======== RECORDS FOR THE EXERCISE
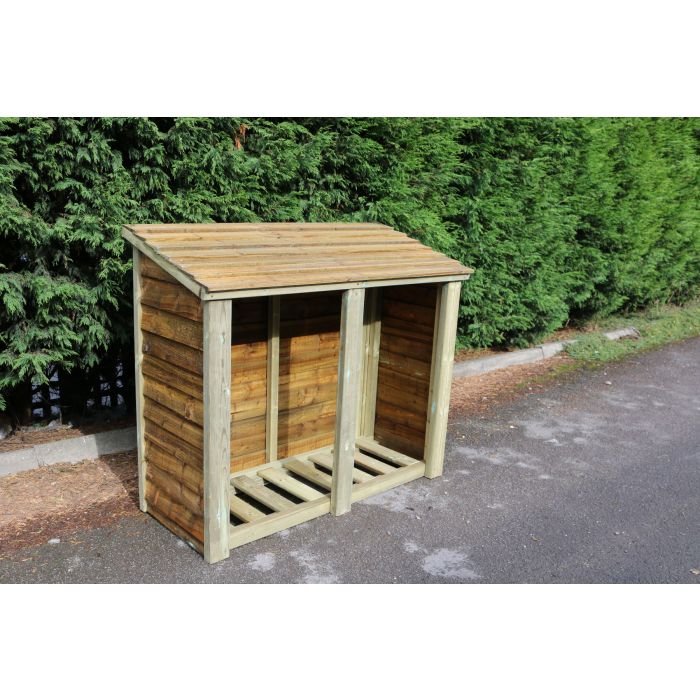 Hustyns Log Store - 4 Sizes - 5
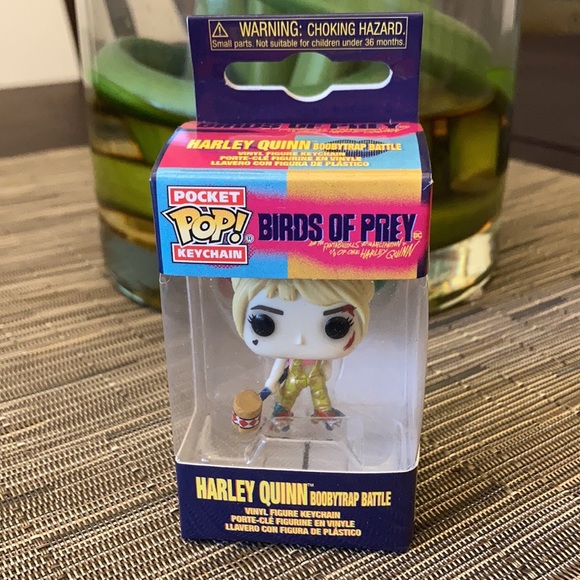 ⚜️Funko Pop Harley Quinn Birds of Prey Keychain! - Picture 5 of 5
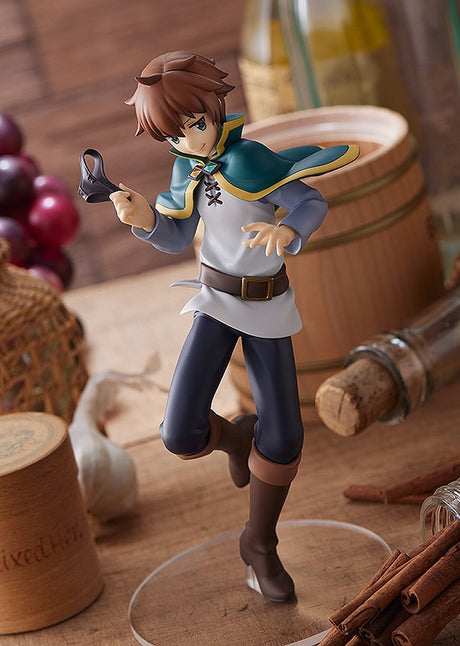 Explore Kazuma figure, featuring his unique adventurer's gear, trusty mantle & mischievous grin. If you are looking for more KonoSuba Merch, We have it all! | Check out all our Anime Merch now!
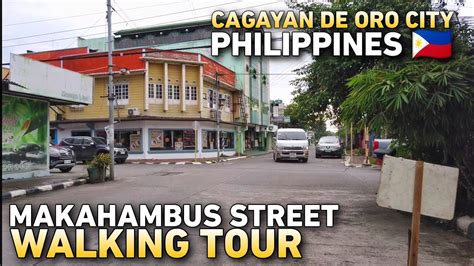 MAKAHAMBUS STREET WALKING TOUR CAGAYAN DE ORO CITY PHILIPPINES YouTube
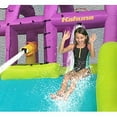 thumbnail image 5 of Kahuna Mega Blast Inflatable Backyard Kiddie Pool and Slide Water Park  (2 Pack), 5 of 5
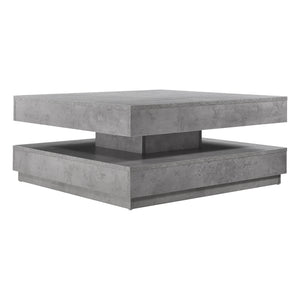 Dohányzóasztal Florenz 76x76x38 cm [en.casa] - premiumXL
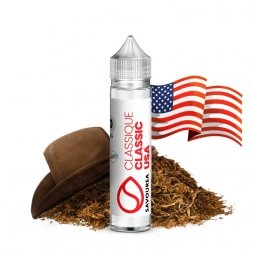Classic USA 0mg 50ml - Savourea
================
======== RECORDS FOR THE EXERCISE
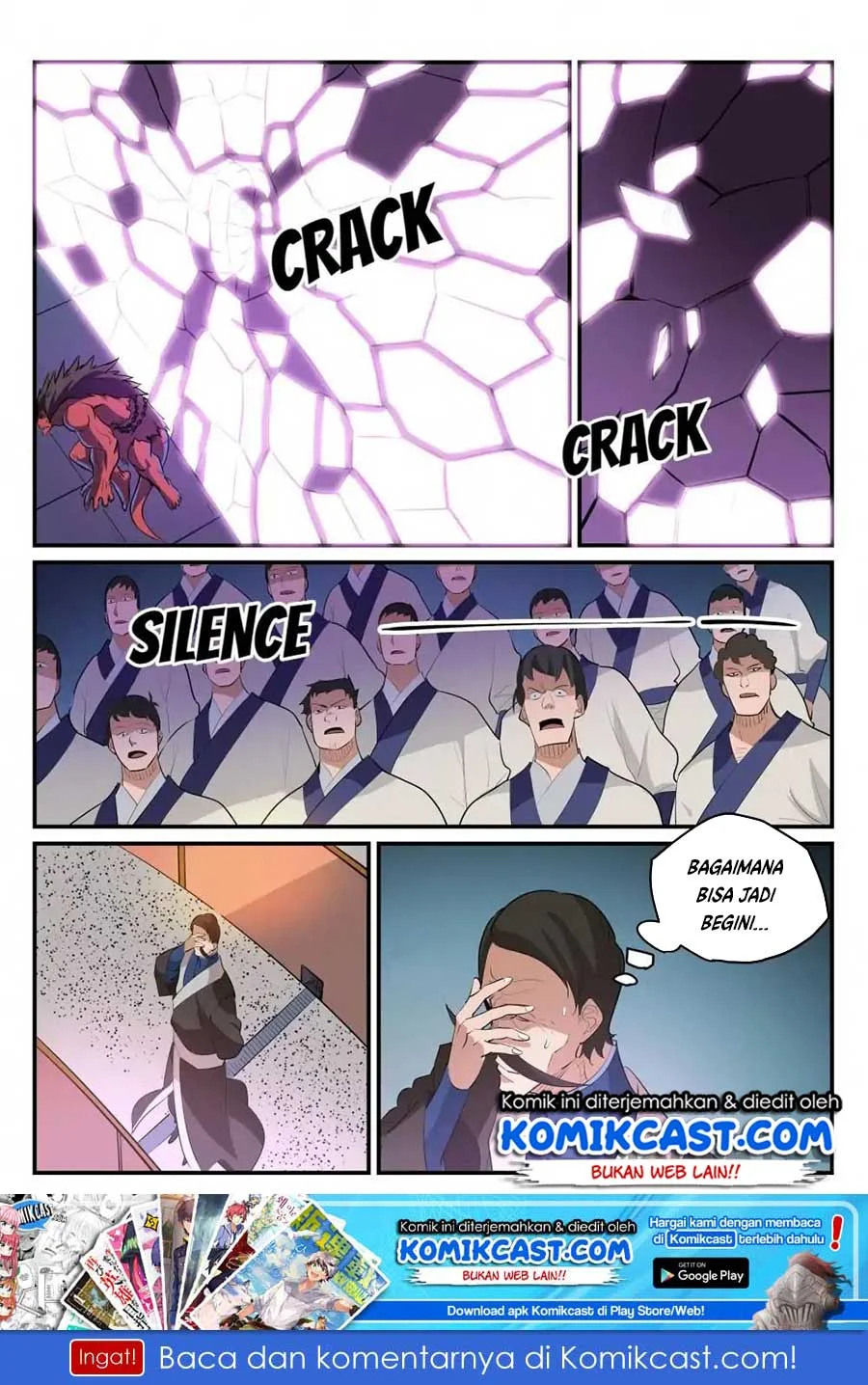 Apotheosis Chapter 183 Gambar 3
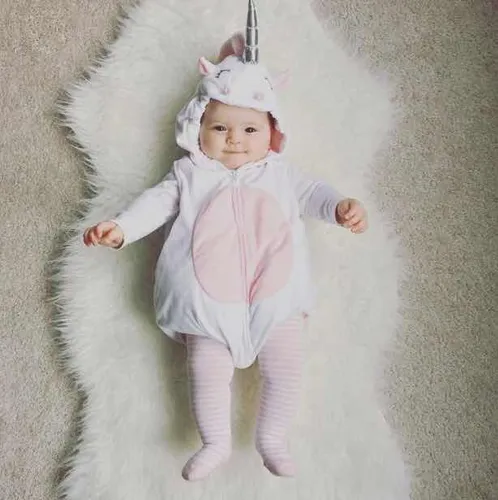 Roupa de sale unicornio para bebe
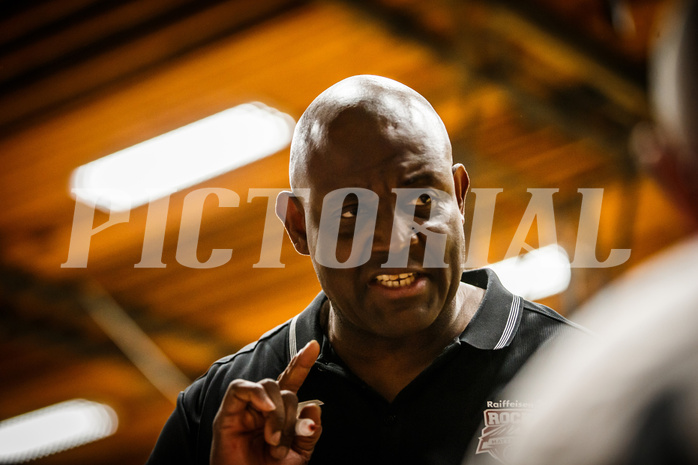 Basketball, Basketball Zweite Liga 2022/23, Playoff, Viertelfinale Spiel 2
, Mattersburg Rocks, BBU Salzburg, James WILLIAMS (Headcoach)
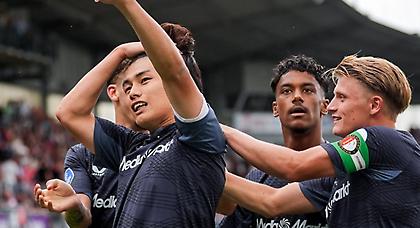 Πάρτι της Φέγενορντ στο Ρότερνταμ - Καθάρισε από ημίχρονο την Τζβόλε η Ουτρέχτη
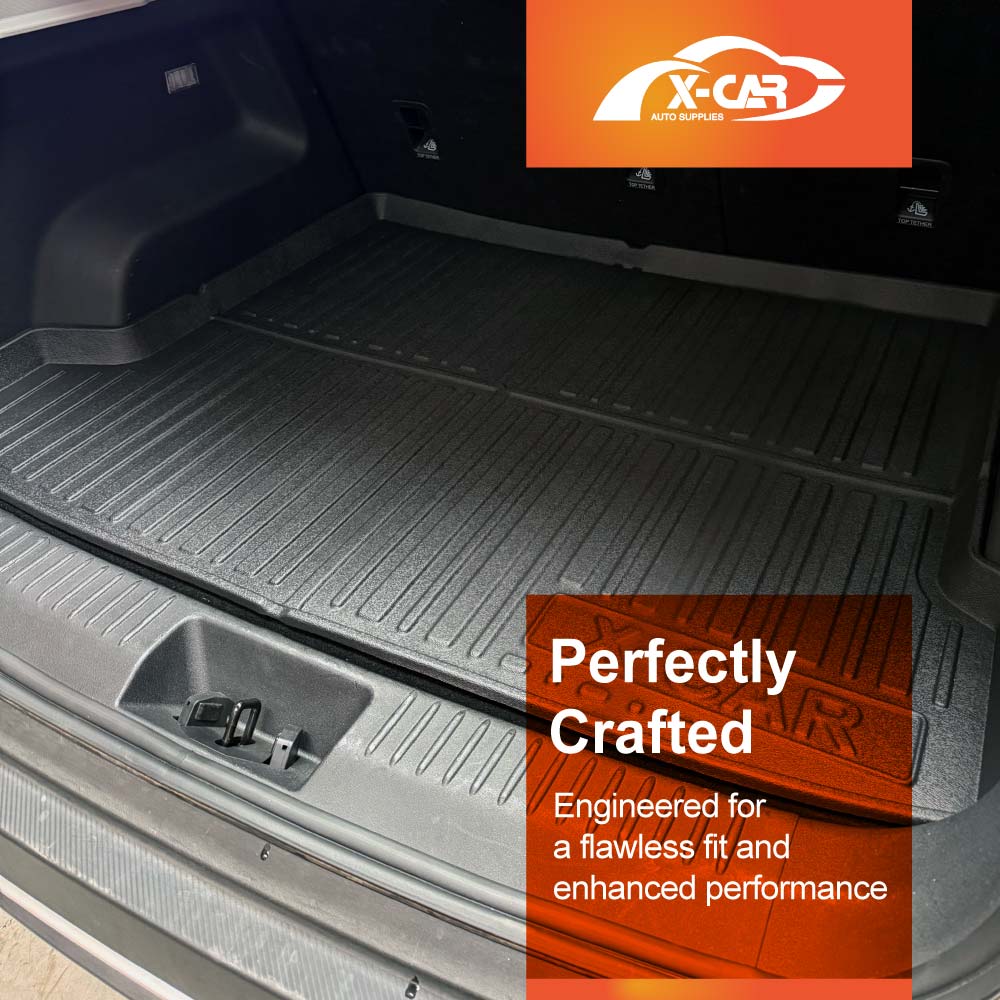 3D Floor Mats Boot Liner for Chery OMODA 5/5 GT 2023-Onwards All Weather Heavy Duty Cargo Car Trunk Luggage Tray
================
#### YOUR ASSIGNMENT
Copy the entries above word for word, beginning at the line that contains "Apotheosis Chapter 183 Gambar 3" and stopping after the line that contains "3D Floor Mats", and leave the pictures out of your answer.

#### ANSWER BOX
 Apotheosis Chapter 183 Gambar 3
 Roupa de sale unicornio para bebe
 Basketball, Basketball Zweite Liga 2022/23, Playoff, Viertelfinale Spiel 2
, Mattersburg Rocks, BBU Salzburg, James WILLIAMS (Headcoach)
 Πάρτι της Φέγενορντ στο Ρότερνταμ - Καθάρισε από ημίχρονο την Τζβόλε η Ουτρέχτη
 3D Floor Mats Boot Liner for Chery OMODA 5/5 GT 2023-Onwards All Weather Heavy Duty Cargo Car Trunk Luggage Tray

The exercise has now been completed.